%%
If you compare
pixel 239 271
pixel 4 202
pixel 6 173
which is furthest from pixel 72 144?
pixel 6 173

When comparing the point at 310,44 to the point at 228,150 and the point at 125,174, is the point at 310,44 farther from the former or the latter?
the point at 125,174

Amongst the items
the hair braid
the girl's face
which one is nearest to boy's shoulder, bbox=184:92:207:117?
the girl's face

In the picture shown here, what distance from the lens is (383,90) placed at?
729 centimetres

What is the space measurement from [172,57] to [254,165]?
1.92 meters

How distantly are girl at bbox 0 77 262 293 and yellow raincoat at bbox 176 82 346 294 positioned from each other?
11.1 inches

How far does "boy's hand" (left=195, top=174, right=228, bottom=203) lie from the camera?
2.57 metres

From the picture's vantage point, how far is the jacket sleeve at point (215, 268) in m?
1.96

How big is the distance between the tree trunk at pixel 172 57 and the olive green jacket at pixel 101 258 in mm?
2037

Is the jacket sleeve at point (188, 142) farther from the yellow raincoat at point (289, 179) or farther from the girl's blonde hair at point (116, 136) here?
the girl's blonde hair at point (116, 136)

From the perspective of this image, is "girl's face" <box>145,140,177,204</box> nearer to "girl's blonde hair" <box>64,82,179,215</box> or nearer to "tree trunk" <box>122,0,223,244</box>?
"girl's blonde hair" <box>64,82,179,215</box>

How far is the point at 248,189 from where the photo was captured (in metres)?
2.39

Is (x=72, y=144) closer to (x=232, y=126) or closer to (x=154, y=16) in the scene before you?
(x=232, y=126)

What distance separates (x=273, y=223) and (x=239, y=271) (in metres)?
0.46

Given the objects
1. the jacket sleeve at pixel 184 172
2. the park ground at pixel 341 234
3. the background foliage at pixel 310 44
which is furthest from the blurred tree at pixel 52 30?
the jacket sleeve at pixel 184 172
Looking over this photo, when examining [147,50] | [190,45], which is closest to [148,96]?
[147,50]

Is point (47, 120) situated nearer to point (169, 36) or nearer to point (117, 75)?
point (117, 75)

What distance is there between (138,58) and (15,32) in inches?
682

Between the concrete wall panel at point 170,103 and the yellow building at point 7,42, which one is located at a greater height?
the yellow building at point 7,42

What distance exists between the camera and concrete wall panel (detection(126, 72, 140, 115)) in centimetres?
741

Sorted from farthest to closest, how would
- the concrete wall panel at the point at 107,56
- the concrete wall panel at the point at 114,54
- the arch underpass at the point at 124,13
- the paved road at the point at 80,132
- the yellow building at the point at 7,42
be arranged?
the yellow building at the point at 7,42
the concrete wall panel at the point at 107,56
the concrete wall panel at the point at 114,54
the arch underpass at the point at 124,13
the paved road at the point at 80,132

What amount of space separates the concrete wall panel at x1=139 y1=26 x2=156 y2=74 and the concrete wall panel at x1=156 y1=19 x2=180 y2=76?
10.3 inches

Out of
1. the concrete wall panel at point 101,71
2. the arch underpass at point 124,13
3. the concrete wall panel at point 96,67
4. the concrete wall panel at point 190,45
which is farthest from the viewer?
%%
What is asked: Copy out everything from the line containing "Is point (47, 120)" down to the end of the data, swapping "distance" for "gap" and leaving all else unchanged.

Task solution:
Is point (47, 120) situated nearer to point (169, 36) or nearer to point (117, 75)?
point (117, 75)

What gap is there between (138,58) and (15,32) in inches?
682

Between the concrete wall panel at point 170,103 and the yellow building at point 7,42, which one is located at a greater height?
the yellow building at point 7,42

What gap exists between the camera and concrete wall panel (detection(126, 72, 140, 115)) in centimetres?
741

Sorted from farthest to closest, how would
- the concrete wall panel at the point at 107,56
- the concrete wall panel at the point at 114,54
- the arch underpass at the point at 124,13
- the paved road at the point at 80,132
- the yellow building at the point at 7,42
be arranged?
the yellow building at the point at 7,42
the concrete wall panel at the point at 107,56
the concrete wall panel at the point at 114,54
the arch underpass at the point at 124,13
the paved road at the point at 80,132

What amount of space separates the concrete wall panel at x1=139 y1=26 x2=156 y2=74 and the concrete wall panel at x1=156 y1=19 x2=180 y2=76?
10.3 inches

Out of
1. the concrete wall panel at point 101,71
2. the arch underpass at point 124,13
3. the concrete wall panel at point 96,67
4. the concrete wall panel at point 190,45
which is farthest from the viewer?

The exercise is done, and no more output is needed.